**Extract provided:**
# Stage 2 Litter Kwitter



## MaineCoonMommy (Feb 12, 2011)

Perhaps a bit early, we'll see. He had no problems hopping on up and checking it out though. He's been using stage 1 with no problems.

Thinking about it. . . .









What's this then?









Moments later he'd fallen head-first into the toilet! Oops!


----------



## lymorelynn (Oct 4, 2008)

Bless him  He does seem to be interested in it - that's a good start :thumbup: I'd love to give one a try but I don't think my DH would be too keen on sharing the loo with the cat


----------



## Dally Banjo (Oct 22, 2009)

MC's & water  :lol::lol::lol:


----------



## MaineCoonMommy (Feb 12, 2011)

Yeah, he was really intrigued by the toilet when I began to change the fitting, cause he usually sees it covered. He wasn't too impressed after falling in though! lol


----------



## Dally Banjo (Oct 22, 2009)

MaineCoonMommy said:


> Yeah, he was really intrigued by the toilet when I began to change the fitting, cause he usually sees it covered. He wasn't too impressed after falling in though! lol


Louie & Tango's ambition is to get into that escape route  :arf: :lol::lol::lol:


----------



## Cazzer (Feb 1, 2010)

lovely boy! Good luck with the kwitter!


----------



## tylow (Feb 11, 2009)

He's just adorable sitting on his wee step  If we had two toilets i'd give our two a go with the litter kwitter but don't fancy forming an orderly queue behind the cats for the loo


----------



## MaineCoonMommy (Feb 12, 2011)

LOL DB! Thanks everyone. Tylow, actually that is the situation at the moment.I've had to knock on the bathroom door cause Minoush is sitting outside waiting his turn LOL.


----------



## Gem16 (Aug 5, 2010)

lol love the last 1!


----------

**Source data:**
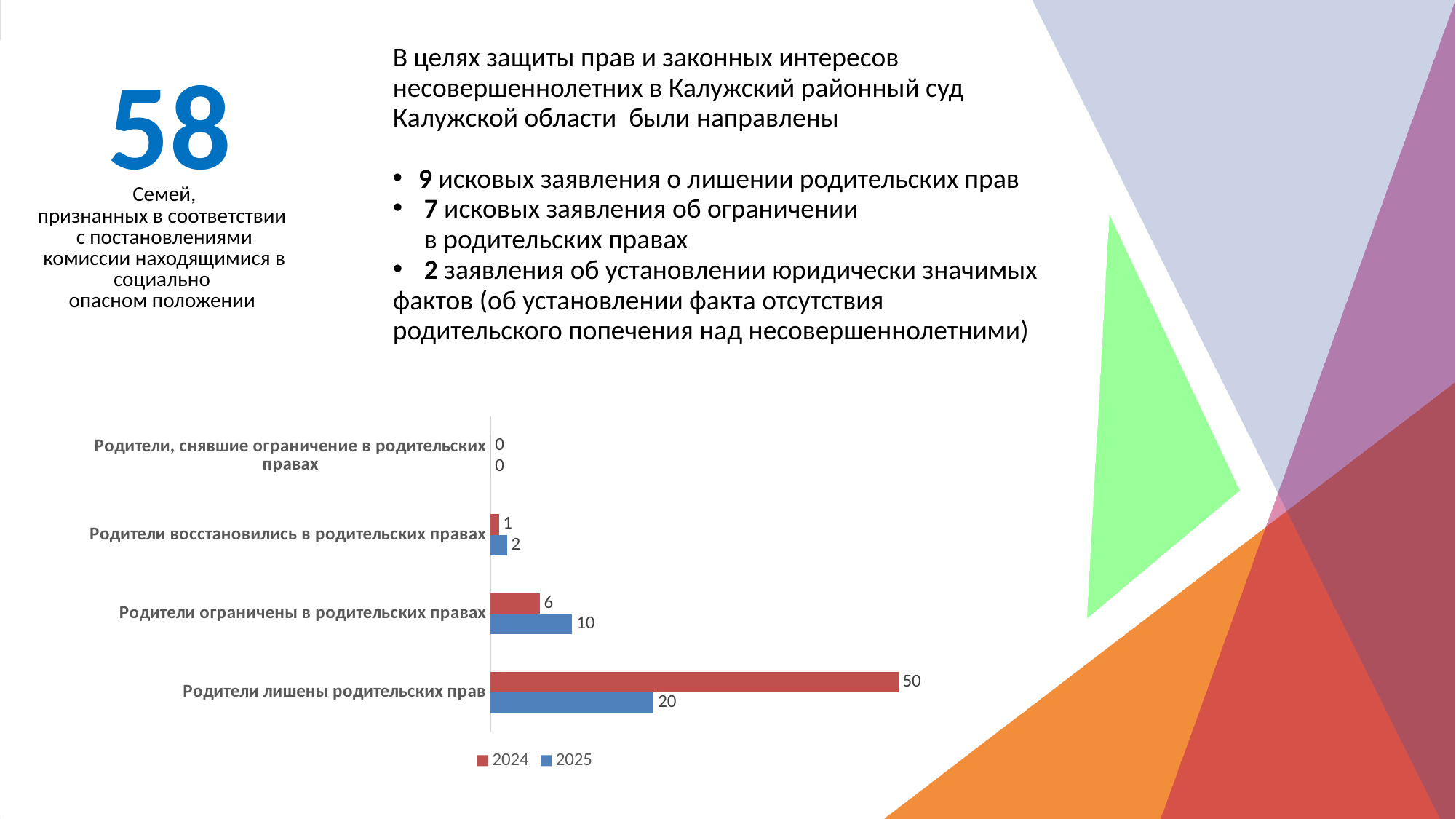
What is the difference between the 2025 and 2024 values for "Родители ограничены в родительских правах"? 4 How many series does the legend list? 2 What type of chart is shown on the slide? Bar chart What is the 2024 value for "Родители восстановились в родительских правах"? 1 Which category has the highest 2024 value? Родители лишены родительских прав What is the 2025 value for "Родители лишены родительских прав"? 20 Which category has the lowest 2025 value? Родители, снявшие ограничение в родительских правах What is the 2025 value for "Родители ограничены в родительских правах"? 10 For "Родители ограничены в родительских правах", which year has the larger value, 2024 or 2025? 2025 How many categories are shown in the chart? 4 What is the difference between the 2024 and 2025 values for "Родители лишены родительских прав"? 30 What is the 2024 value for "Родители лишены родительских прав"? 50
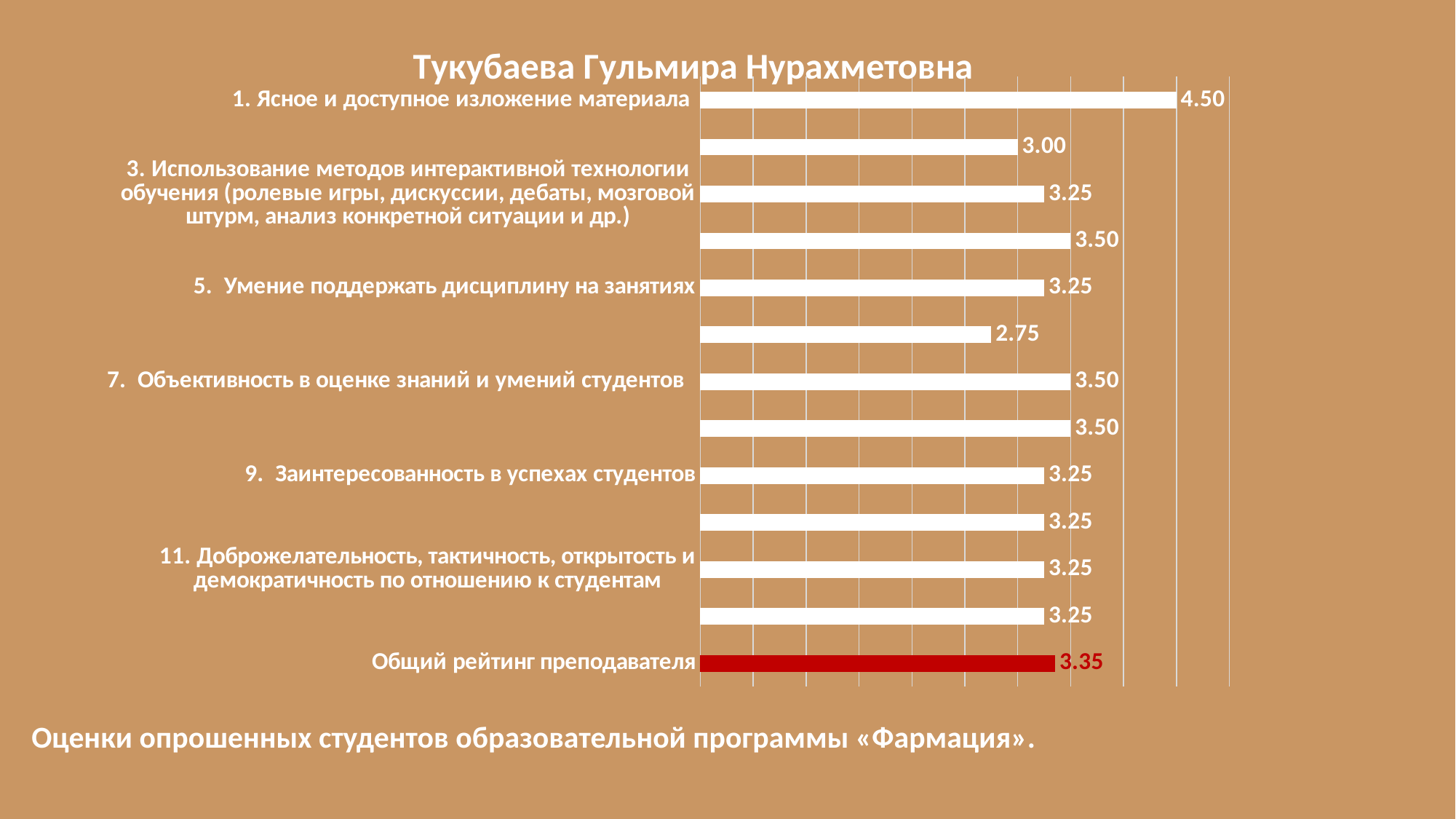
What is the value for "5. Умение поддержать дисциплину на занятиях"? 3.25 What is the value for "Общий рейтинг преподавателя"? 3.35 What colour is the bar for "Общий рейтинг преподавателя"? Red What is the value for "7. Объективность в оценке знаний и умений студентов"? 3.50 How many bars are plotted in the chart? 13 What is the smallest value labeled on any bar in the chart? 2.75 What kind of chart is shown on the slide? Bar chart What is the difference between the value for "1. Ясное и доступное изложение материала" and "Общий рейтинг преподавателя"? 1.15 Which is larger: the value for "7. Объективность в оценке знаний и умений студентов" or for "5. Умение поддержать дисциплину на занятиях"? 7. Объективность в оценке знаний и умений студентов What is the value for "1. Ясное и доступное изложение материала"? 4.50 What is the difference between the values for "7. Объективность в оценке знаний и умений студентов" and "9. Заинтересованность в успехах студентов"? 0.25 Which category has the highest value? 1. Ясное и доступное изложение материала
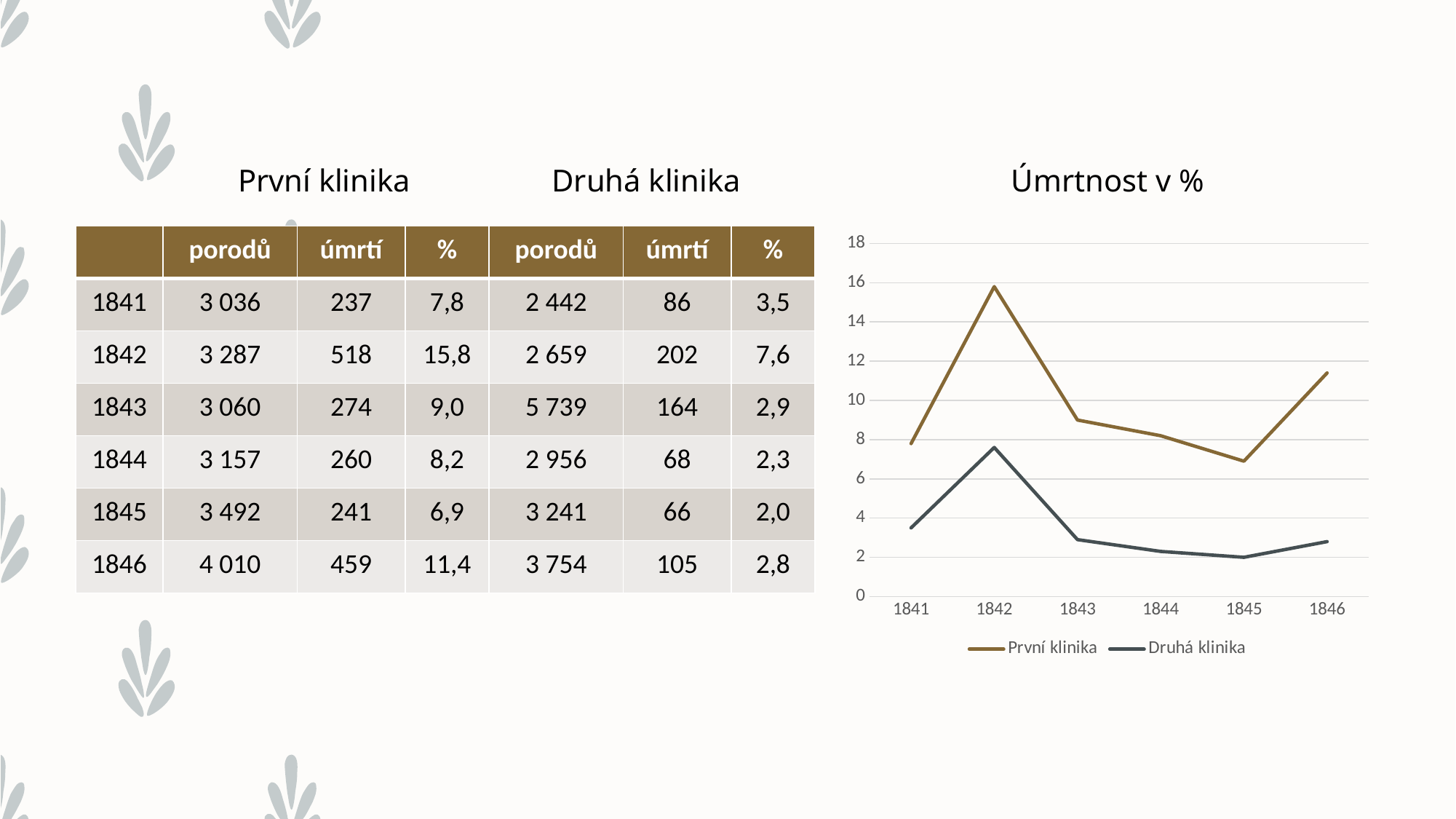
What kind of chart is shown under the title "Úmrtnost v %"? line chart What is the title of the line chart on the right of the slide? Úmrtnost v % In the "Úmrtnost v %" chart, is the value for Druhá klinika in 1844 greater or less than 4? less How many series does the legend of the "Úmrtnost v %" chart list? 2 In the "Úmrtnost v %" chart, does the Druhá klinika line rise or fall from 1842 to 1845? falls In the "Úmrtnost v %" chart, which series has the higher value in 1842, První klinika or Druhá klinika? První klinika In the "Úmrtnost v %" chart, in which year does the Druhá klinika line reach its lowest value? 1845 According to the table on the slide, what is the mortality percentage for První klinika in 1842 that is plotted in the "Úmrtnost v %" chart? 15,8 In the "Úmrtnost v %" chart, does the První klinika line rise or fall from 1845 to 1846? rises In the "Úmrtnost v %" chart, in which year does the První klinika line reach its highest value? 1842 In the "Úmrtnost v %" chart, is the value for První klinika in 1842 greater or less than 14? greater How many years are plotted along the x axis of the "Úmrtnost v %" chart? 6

**Task item:** Can you repeat the litter kwitter thread above, word for word, from "Perhaps a bit" to "about it. . . ."?

**Task answer:**
Perhaps a bit early, we'll see. He had no problems hopping on up and checking it out though. He's been using stage 1 with no problems.

Thinking about it. . . .